Louise and Joe stood in the living room and neither said anything. Louise was so struck by how Joe looked standing there, his face so disassembled, like she’d rarely see it. As if his face had been a perfectly completed jigsaw puzzle but now the pieces were beginning to shift. So needy he looked. She was rushed then with the realization that he was needy, and she’d been so unresponsive lately. Didn’t know why his presence made her go tight inside, worried some days that she was beginning to hate him the way she’d heard couples sometimes did when they were together for years. But she knew she wasn’t even close to hating him. Just the opposite. Feelings for him ran so deep she was afraid that one day he’d no longer reciprocate, that one day he’d turn his back and walk away from the mostly beautiful life they’d built. Felt sometimes as if that day was already here the way she’d catch a crease on his brow when he looked at her sometimes. She felt old and ugly then. The condition of her mouth didn’t help. But right now he looked so vulnerable, as if something inside him was making him want to cry. She opened her arms then. “Come ’ere, Joe,” she said. “You were right to go over there with Shay. You were. Come ’ere.”

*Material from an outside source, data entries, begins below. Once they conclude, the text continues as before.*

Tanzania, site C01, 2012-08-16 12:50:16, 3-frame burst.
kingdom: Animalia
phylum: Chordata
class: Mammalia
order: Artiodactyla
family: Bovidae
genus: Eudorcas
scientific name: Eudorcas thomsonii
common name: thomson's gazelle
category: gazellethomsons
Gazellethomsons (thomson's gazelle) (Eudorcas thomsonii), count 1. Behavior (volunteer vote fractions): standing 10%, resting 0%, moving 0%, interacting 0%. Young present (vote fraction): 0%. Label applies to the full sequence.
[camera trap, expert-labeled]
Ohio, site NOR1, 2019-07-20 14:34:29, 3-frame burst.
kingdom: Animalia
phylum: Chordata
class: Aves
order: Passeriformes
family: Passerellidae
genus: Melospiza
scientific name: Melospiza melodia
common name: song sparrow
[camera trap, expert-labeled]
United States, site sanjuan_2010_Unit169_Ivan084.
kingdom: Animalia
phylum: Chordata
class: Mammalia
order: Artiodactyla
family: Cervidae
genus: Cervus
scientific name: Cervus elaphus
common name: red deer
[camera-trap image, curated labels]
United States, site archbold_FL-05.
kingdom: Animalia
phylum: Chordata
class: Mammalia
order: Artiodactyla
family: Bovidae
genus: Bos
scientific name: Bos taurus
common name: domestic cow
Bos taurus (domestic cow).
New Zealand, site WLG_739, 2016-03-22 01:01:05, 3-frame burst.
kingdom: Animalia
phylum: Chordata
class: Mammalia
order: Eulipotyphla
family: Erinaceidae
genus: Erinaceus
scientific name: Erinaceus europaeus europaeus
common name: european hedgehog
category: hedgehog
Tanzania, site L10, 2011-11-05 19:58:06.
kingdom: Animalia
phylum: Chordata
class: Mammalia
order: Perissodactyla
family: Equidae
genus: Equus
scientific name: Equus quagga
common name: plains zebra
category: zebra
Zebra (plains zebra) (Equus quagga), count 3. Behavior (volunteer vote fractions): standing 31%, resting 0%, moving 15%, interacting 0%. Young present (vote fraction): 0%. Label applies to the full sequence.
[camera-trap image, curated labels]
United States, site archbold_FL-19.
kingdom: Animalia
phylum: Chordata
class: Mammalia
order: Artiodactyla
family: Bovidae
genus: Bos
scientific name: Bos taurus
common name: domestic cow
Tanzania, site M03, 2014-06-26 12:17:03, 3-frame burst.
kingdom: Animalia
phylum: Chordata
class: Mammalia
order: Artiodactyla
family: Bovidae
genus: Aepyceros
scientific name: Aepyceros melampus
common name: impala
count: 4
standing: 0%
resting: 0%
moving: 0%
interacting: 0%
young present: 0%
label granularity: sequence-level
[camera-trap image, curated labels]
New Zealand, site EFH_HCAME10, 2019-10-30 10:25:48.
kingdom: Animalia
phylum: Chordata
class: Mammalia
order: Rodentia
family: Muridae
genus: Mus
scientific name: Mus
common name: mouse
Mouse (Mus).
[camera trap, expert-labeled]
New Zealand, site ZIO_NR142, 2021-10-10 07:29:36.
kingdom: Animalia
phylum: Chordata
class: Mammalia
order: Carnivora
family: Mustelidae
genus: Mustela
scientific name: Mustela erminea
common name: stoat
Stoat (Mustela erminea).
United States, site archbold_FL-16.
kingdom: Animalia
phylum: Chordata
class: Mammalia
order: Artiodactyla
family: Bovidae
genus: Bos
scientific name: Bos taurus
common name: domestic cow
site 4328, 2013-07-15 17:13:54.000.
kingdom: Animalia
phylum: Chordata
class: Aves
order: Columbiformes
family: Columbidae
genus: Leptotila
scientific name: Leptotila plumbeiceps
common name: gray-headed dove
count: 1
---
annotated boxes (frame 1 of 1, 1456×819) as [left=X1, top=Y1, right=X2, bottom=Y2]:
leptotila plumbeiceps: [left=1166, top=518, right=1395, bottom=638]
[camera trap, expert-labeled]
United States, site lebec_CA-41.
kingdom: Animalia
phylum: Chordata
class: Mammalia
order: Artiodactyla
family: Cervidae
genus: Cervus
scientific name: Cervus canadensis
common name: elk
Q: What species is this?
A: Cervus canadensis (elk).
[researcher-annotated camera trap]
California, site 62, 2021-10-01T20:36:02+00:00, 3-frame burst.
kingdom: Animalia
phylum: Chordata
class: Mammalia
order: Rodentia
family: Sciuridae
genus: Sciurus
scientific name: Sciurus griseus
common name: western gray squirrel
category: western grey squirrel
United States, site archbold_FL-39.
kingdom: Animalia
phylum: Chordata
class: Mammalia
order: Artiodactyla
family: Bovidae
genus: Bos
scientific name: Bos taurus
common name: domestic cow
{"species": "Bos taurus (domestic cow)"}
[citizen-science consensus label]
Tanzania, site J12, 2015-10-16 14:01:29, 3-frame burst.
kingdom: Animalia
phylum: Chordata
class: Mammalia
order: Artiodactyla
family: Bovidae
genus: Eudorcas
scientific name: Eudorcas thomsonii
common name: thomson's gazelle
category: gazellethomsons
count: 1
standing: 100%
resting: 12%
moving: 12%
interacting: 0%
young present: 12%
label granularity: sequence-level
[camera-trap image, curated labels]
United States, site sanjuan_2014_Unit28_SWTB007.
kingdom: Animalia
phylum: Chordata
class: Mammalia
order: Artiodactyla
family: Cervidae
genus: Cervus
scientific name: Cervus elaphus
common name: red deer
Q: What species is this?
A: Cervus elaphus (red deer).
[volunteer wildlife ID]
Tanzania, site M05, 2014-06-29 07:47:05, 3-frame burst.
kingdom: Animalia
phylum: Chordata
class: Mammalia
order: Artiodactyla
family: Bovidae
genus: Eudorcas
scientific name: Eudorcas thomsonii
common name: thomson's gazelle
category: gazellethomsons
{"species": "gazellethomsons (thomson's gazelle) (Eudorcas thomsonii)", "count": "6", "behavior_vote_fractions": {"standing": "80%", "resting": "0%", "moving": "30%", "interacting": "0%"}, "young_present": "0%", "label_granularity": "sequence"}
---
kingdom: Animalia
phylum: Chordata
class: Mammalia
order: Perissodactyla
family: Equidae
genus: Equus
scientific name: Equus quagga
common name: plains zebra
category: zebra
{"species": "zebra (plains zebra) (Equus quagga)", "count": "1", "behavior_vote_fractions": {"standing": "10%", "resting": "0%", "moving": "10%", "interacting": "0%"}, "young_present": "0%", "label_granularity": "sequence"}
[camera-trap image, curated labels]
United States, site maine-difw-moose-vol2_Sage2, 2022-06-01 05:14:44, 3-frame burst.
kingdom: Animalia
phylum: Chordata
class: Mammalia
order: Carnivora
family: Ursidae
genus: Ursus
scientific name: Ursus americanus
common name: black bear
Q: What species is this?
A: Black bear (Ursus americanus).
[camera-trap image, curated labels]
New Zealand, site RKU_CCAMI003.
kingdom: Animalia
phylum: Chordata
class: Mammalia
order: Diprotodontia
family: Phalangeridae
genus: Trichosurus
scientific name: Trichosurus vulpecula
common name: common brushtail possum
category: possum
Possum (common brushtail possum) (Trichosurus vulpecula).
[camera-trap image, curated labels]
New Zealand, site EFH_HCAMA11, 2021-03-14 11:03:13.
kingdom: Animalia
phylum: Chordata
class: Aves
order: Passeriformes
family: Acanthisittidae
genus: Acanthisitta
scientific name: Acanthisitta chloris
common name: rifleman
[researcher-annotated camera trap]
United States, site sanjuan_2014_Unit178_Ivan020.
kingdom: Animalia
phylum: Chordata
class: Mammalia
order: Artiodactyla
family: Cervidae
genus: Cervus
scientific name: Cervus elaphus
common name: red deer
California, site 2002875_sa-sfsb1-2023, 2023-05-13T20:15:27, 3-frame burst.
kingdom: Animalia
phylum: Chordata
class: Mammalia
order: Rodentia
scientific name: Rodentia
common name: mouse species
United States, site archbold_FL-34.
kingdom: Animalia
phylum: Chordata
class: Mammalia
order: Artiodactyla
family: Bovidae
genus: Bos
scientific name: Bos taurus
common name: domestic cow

Joe needed Louise’s closeness more than anything right then. He felt as if he had been stripped of some vital piece that kept his workings intact, that kept him the good-natured, charming Joe. Felt it with the horn, felt it again under Alberta’s diminishing gaze. He squeezed Louise so tightly because he needed her to restore him right then, needed her to help him get his balance back, put his firm foundation securely under his feet again. He buried his head in Louise’s chest and she started moving against him, all the while telling him how right he was, and good. “You so damned good, Joe,” she said over and over in his ear as they moved upstairs to their bedroom and he kissed her wherever his lips fell, and held on.